Document section.
HOSPITAL trusts already struggling financially are being charged higher interest rates on bailout loans from the government.
Brighton and Sussex University Hospitals NHS Trust and East Sussex Healthcare NHS Trust are both in financial special measures and will end the year with a deficit.
Trusts around the country struggling to balance the books are getting receiving revenue loans from the Department of Health so they can continue to pay staff and suppliers.
These normally carry interest rates of 1.5 or 3.5 per cent but Brighton and East Sussex, along with other trusts in financial special measures are paying higher.
Brighton and Sussex is being charged six per cent interest on £43m of its £59m revenue loan and East Sussex is six per cent on half of its £54m loan.
The King’s Fund is an independent charity working to improve health and care in England.
Policy director Richard Murray told the Health Service Journal: “This underlines just how keen the department is to make life in financial special measures as unpleasant as possible, thereby encouraging other trusts to live within their financial targets.
“However, for the struggling organisations already dependent on Department of Health support, raising the hurdle in this way risks them simply coming back for more money when they cannot make the repayments.

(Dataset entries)
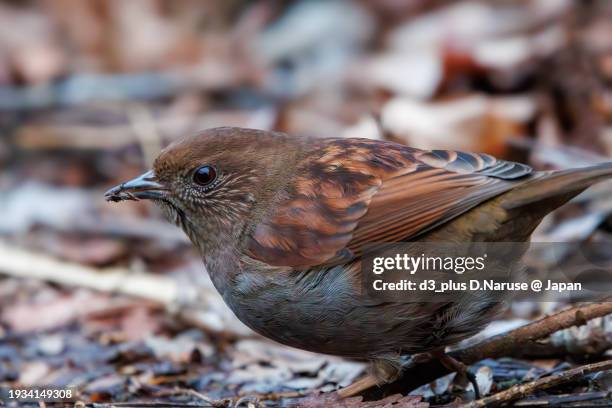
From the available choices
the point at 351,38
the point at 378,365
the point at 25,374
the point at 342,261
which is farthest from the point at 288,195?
the point at 351,38

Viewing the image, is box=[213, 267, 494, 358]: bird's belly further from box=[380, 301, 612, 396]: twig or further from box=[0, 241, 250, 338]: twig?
box=[0, 241, 250, 338]: twig

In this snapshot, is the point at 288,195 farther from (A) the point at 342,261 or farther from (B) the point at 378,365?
(B) the point at 378,365

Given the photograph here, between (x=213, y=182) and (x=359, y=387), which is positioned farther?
(x=213, y=182)

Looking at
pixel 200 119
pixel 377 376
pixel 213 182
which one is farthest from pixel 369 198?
pixel 200 119

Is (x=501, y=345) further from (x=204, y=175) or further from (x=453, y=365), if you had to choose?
(x=204, y=175)

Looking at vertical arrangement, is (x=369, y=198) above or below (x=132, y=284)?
below

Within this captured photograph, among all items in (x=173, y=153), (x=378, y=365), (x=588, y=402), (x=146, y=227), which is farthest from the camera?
(x=146, y=227)
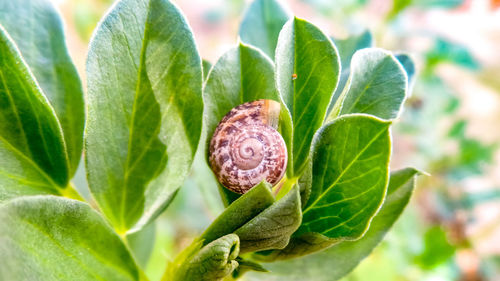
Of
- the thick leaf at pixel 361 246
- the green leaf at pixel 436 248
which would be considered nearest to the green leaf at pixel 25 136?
the thick leaf at pixel 361 246

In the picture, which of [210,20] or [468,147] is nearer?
[468,147]

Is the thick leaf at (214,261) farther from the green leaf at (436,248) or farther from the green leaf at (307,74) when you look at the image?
the green leaf at (436,248)

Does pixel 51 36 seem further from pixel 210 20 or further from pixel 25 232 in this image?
pixel 210 20

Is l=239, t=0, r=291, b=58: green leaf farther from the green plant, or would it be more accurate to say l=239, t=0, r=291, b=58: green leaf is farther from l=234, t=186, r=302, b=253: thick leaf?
l=234, t=186, r=302, b=253: thick leaf

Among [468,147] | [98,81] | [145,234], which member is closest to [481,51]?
[468,147]

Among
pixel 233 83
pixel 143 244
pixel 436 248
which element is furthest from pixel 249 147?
pixel 436 248

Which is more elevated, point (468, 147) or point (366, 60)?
point (366, 60)
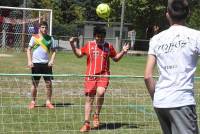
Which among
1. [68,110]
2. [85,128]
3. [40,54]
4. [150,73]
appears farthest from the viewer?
[40,54]

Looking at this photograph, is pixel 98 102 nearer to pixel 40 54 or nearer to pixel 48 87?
pixel 48 87

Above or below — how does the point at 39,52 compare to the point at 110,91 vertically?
above

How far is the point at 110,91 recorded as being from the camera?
11617mm

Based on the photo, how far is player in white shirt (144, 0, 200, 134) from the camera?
14.5ft

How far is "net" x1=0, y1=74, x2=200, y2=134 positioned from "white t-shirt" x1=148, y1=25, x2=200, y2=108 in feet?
8.50

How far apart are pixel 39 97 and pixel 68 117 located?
237cm

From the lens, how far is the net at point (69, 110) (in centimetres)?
844

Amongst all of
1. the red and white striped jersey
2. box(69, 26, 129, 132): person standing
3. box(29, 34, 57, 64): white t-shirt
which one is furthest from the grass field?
box(29, 34, 57, 64): white t-shirt

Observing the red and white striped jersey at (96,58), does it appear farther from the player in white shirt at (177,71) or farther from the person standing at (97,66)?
the player in white shirt at (177,71)

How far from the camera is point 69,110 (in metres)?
9.93

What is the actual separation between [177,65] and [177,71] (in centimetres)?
5

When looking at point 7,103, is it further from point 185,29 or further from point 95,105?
point 185,29

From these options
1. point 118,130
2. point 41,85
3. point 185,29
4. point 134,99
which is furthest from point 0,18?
point 185,29

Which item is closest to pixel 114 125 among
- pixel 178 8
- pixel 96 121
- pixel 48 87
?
pixel 96 121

List of tasks.
a. Answer these questions from the article on hospital trust bailout loans above:
(i) What interest rates do the revenue loans normally carry?
(ii) How much of the Brighton and Sussex trust's £59m revenue loan is being charged six percent interest?
(iii) What is the total size of the East Sussex trust's loan?
b. Please continue the article on hospital trust bailout loans from where it stops.

Answers to the problems.
a.
(i) 1.5 or 3.5 percent
(ii) £43m
(iii) £54m

b.
“It feels rather like kicking someone when they’re down.”
A Department of Health spokesman said: “An interest rate of six per cent is charged only to providers that are in financial special measures.
“This is to reflect the additional risk in providing this finance during the process of reasserting the financial controls needed.”
At the beginning of each financial year, NHS trusts agree a deficit they will not exceed - called a control total.
Brighton and Sussex is expecting to have a deficit of almost £60m by the end of March compared to a planned £15.5m.
East Sussex Healthcare is currently forecasting a deficit of £43.9m, which is £10.5m worse than planned.
The Department of Health says an interest rate of six per cent is charged only to providers that are in financial special measures.
This is why they were applied to loans for Brighton and Sussex University Hospitals and East Sussex Heathcare.
This is to reflect the additional risk in providing this finance during the process of reasserting the financial controls needed.
Providers that do not agree their control total are charged 3.5 per cent interest.
Hospitals across the country are facing continued pressures both operationally and financially.
There are fears the controversial sustainability and transformation plans, which set out healthcare and social care arrangements over a five year period, will lead to NHS trust’s having to make even more savings.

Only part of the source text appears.